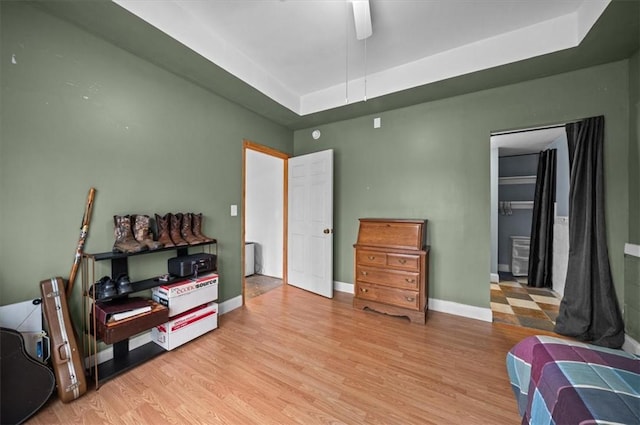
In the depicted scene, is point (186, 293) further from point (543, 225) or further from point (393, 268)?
point (543, 225)

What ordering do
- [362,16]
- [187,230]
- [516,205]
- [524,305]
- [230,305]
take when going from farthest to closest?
1. [516,205]
2. [524,305]
3. [230,305]
4. [187,230]
5. [362,16]

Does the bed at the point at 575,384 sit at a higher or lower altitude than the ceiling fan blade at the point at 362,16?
lower

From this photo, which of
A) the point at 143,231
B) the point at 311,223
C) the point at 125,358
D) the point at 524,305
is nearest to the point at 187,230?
the point at 143,231

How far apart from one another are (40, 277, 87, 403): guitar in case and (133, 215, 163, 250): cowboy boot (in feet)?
1.72

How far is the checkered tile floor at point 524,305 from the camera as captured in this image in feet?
8.68

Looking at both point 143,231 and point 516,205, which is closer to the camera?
point 143,231

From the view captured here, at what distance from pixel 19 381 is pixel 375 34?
11.6 ft

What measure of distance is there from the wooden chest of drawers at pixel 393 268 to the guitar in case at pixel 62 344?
8.10 ft

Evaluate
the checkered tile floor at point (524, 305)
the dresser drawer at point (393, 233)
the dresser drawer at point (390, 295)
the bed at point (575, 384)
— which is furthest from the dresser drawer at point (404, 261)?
the bed at point (575, 384)

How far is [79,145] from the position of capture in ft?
5.81

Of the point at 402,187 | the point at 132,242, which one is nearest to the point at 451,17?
the point at 402,187

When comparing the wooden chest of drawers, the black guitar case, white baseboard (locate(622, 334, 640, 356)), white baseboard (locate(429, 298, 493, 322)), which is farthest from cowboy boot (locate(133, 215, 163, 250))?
white baseboard (locate(622, 334, 640, 356))

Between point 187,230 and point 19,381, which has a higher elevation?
point 187,230

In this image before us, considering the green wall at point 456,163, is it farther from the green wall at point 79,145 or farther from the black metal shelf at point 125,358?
the black metal shelf at point 125,358
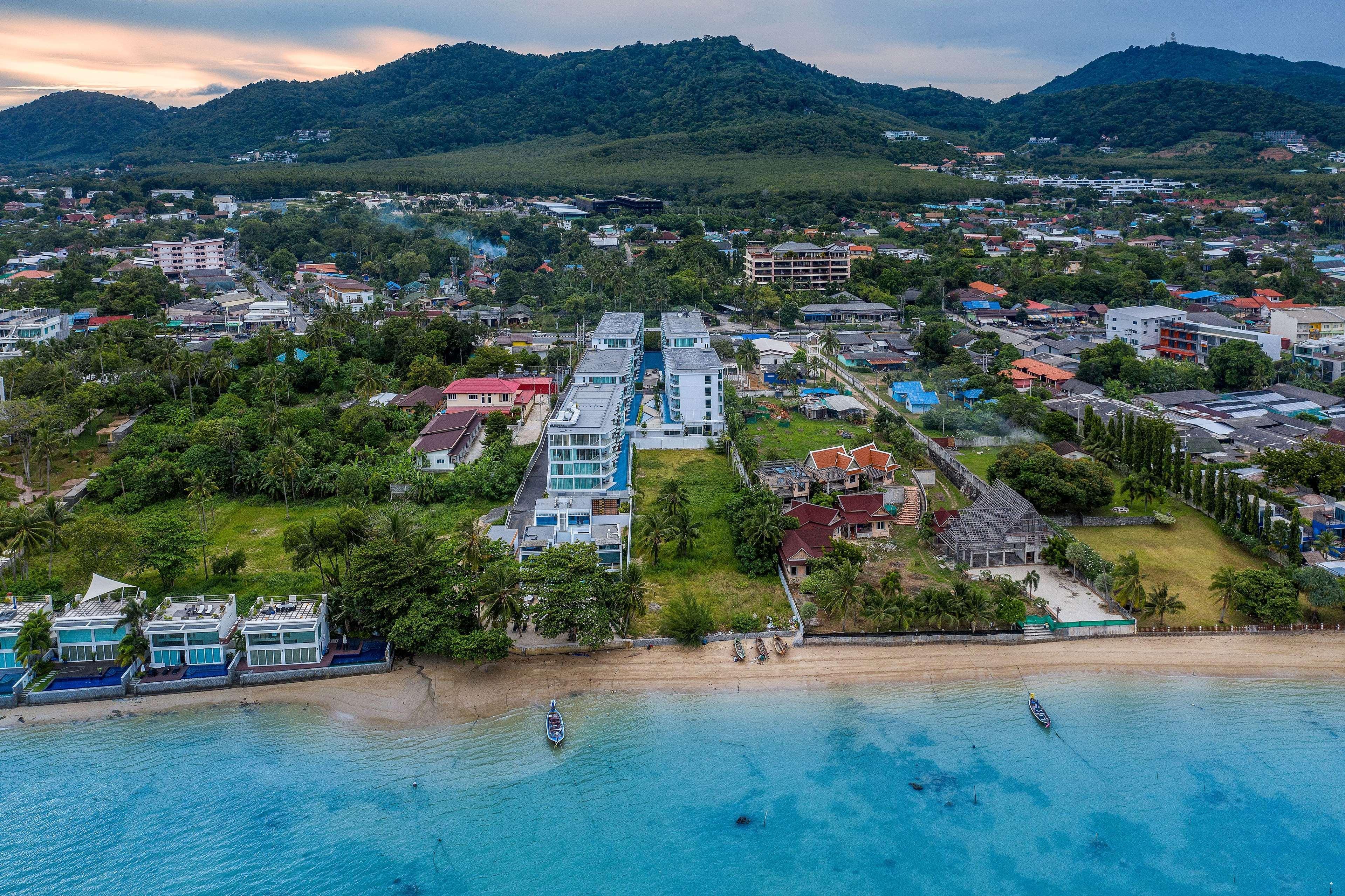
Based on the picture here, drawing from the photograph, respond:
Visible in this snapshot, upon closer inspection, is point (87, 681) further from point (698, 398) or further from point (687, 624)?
point (698, 398)

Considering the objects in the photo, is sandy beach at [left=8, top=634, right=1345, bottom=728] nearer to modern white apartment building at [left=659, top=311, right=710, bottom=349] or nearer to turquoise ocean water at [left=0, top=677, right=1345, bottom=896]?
turquoise ocean water at [left=0, top=677, right=1345, bottom=896]

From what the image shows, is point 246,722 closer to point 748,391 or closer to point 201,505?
point 201,505

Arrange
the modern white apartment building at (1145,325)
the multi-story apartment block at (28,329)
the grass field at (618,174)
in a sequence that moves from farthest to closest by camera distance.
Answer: the grass field at (618,174) < the modern white apartment building at (1145,325) < the multi-story apartment block at (28,329)

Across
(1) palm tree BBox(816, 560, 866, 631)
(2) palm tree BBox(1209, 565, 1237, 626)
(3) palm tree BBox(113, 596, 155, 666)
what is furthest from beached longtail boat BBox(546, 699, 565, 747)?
(2) palm tree BBox(1209, 565, 1237, 626)

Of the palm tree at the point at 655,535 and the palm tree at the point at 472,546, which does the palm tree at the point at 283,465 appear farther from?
the palm tree at the point at 655,535

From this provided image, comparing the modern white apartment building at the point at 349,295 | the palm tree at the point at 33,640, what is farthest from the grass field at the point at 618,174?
the palm tree at the point at 33,640

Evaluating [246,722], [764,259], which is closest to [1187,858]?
[246,722]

________

### Exercise description:
Update the rows above by replacing every occurrence of "cowboy boot" with "leather boot" and leaving everything else unchanged. Leave the pictures out of your answer.

### Reply to the task:
In the depicted scene, is point (186, 293) further from point (543, 225) or further from point (393, 268)?
point (543, 225)

What ordering do
- [362,16]
- [187,230]
- [516,205]
- [524,305]
- [230,305]
take when going from farthest to closest?
1. [516,205]
2. [524,305]
3. [230,305]
4. [187,230]
5. [362,16]

Does the bed at the point at 575,384 sit at a higher or lower altitude than the ceiling fan blade at the point at 362,16?
lower

From this photo, which of
A) the point at 143,231
B) the point at 311,223
C) the point at 125,358
D) the point at 524,305
is nearest to the point at 187,230?
the point at 143,231

How far apart from one another are (40, 277, 87, 403): guitar in case and (133, 215, 163, 250): leather boot (in feet)?
1.72

How far is the checkered tile floor at point 524,305 from the camera as captured in this image in feet?
8.68

Looking at both point 143,231 and point 516,205, which is closer to the camera?
point 143,231

From the view captured here, at what distance from pixel 19 381 is pixel 375 34?
11.6 ft

What measure of distance is there from the wooden chest of drawers at pixel 393 268 to the guitar in case at pixel 62 344?
8.10 ft

Evaluate
the checkered tile floor at point (524, 305)
the dresser drawer at point (393, 233)
the dresser drawer at point (390, 295)
the bed at point (575, 384)
— which is furthest from the dresser drawer at point (404, 261)?
the bed at point (575, 384)

How far is [79,145] from the position of capture in ft?
5.81

Of the point at 402,187 | the point at 132,242, which one is nearest to the point at 451,17?
the point at 402,187

When comparing the wooden chest of drawers, the black guitar case, white baseboard (locate(622, 334, 640, 356)), white baseboard (locate(429, 298, 493, 322)), which is farthest from leather boot (locate(133, 215, 163, 250))?
white baseboard (locate(622, 334, 640, 356))

Between point 187,230 and point 19,381, which has a higher elevation?
point 187,230

In this image before us, considering the green wall at point 456,163, is it farther from the green wall at point 79,145 or farther from the black metal shelf at point 125,358?
the black metal shelf at point 125,358
Based on the picture here, drawing from the photograph, respond:
Visible in this snapshot, upon closer inspection, is point (87, 681) further from point (698, 398) or further from point (687, 624)?
point (698, 398)

Considering the objects in the photo, is sandy beach at [left=8, top=634, right=1345, bottom=728] nearer to modern white apartment building at [left=659, top=311, right=710, bottom=349] or nearer to turquoise ocean water at [left=0, top=677, right=1345, bottom=896]?
turquoise ocean water at [left=0, top=677, right=1345, bottom=896]

From what the image shows, is point 246,722 closer to point 748,391 or closer to point 201,505?
point 201,505

Arrange
the modern white apartment building at (1145,325)
the multi-story apartment block at (28,329)
the grass field at (618,174)
in a sequence that moves from farthest to closest by camera distance.
Answer: the grass field at (618,174) < the modern white apartment building at (1145,325) < the multi-story apartment block at (28,329)

Across
(1) palm tree BBox(816, 560, 866, 631)
(2) palm tree BBox(1209, 565, 1237, 626)
(3) palm tree BBox(113, 596, 155, 666)
what is furthest from beached longtail boat BBox(546, 699, 565, 747)?
(2) palm tree BBox(1209, 565, 1237, 626)

Of the palm tree at the point at 655,535 and the palm tree at the point at 472,546, which does the palm tree at the point at 283,465 appear farther from?
the palm tree at the point at 655,535

From this provided image, comparing the modern white apartment building at the point at 349,295 | the palm tree at the point at 33,640, what is farthest from the grass field at the point at 618,174?
the palm tree at the point at 33,640

Evaluating [246,722], [764,259], which is closest to [1187,858]?
[246,722]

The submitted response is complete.